The standoff lasted into the early hours of May 7, when over 100 riot police were deployed to forcibly disperse the crowd, triggering physical confrontations, injuries, and multiple arrests.
A local resident, Chen Mingjian, who gave a pseudonym out of fear of government retaliation, told the Chinese edition of The Epoch Times that the village has two typhoon shelters. The older one has reliably protected the village’s 600-plus fishing boats for years, withstanding typhoons above category 10 without damaging any vessels—a record that has earned it the trust of local fishermen.
By contrast, Chen said the newer shelter, built in 2019, was not constructed according to approved plans. He said it lacks sufficient wind protection, contains hidden reefs, poses significant safety risks, and cannot accommodate all the village’s boats. As a result, residents have long resisted relocating their vessels from the original shelter.
In 2024, the Guang’ao Village Committee privately sold the older shelter without public approval, said villagers. After the sale, when officials attempted to force local fishermen to relocate their boats, the order was met with strong resistance.
Chen said residents raised safety concerns about the newer shelter with local officials in October last year but their appeals were ignored. The community was shocked when, on May 6, a large police force was deployed to enforce the boat relocation, triggering the protest from the villagers.

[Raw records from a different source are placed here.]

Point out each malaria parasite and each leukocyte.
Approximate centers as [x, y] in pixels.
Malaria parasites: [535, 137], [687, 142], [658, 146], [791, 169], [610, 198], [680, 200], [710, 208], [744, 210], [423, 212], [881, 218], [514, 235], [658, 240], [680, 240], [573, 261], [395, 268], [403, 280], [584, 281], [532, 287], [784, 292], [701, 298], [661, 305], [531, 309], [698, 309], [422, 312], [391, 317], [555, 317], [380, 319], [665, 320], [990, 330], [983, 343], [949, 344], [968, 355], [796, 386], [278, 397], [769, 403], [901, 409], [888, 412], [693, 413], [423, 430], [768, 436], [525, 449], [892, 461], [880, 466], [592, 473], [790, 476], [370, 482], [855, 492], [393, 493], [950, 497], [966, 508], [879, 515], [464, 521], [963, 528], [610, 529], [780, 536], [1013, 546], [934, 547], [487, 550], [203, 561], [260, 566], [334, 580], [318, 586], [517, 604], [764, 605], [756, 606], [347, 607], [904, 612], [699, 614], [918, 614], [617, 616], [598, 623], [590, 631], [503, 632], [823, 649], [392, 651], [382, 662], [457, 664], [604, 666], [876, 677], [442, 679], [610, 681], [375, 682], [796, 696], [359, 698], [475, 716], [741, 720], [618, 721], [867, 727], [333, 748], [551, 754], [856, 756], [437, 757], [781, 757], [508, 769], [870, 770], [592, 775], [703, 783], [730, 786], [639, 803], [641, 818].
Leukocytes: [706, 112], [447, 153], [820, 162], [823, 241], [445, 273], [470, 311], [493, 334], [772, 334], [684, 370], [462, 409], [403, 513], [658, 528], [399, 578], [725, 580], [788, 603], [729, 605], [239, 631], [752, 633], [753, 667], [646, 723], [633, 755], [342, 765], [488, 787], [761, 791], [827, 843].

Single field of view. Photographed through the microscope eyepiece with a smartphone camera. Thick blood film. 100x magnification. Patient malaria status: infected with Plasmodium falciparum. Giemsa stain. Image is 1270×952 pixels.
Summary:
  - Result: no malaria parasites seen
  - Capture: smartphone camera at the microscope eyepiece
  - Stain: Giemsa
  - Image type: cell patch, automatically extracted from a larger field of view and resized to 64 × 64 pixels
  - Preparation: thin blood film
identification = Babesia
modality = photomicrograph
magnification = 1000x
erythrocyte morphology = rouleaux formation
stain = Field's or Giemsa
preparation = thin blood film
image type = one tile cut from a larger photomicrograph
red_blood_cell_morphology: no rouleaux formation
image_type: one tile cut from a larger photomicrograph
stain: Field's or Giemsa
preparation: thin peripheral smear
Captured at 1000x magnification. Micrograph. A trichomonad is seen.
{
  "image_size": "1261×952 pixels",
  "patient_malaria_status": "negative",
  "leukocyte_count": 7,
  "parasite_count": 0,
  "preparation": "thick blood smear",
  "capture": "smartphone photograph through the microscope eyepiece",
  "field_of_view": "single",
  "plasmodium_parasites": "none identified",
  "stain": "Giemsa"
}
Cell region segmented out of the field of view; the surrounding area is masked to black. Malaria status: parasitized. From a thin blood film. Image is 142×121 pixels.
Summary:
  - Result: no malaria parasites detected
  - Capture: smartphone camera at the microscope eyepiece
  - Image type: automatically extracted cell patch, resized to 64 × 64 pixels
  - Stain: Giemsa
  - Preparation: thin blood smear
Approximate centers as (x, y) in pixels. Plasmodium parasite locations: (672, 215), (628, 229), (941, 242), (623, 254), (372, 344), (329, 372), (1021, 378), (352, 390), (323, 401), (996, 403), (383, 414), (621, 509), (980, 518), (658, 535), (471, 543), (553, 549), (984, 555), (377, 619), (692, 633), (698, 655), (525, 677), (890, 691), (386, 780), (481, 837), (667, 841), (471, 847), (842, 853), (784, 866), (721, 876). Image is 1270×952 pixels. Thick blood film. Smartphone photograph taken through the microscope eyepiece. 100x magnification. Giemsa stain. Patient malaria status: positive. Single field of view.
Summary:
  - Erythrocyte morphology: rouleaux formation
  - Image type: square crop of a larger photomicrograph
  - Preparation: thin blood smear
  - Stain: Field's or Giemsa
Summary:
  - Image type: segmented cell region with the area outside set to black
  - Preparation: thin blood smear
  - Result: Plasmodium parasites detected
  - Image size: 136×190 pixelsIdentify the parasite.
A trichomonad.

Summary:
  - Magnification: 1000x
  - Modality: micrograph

Beyond their immediate concerns over the fishing boats, Chen revealed deeper grievances in the village. Over the past decade, all of the village’s collective land under the control of local authorities has been sold off, yet ordinary residents have been kept in the dark about the transactions and where the proceeds went. With decades-long missing dividend payments to the community, according to villagers, years of frustration erupted into a mass protest.
Following last week’s crackdown, a small group of villagers, including Chen, met with village officials and the district-level Chinese Communist Party chief, demanding resolution of the typhoon shelter issue and transparency over the past land sales from their community. While the Party chief promised to address their concerns, no concrete plan was offered, according to Chen.
Guang’ao Village, with a nearly 300-year history, is home to more than 14,000 residents and remains heavily reliant on marine fishing. Around 2,000 villagers are engaged in offshore operations, supporting a network of related industries such as seafood processing, sales, logistics, and equipment maintenance. Fishing accounts for over 65 percent of the village’s total economic output.
In rural China, other local officials have been accused of selling collective land for personal gain without properly compensating villagers.
A high-profile example occurred in 2011 in Wukan, Guangdong Province, where villagers staged months of protests after officials allegedly sold more than 990 acres of village land. The proceeds, claimed to be more than $110 million, were believed to have been embezzled by corrupt local authorities.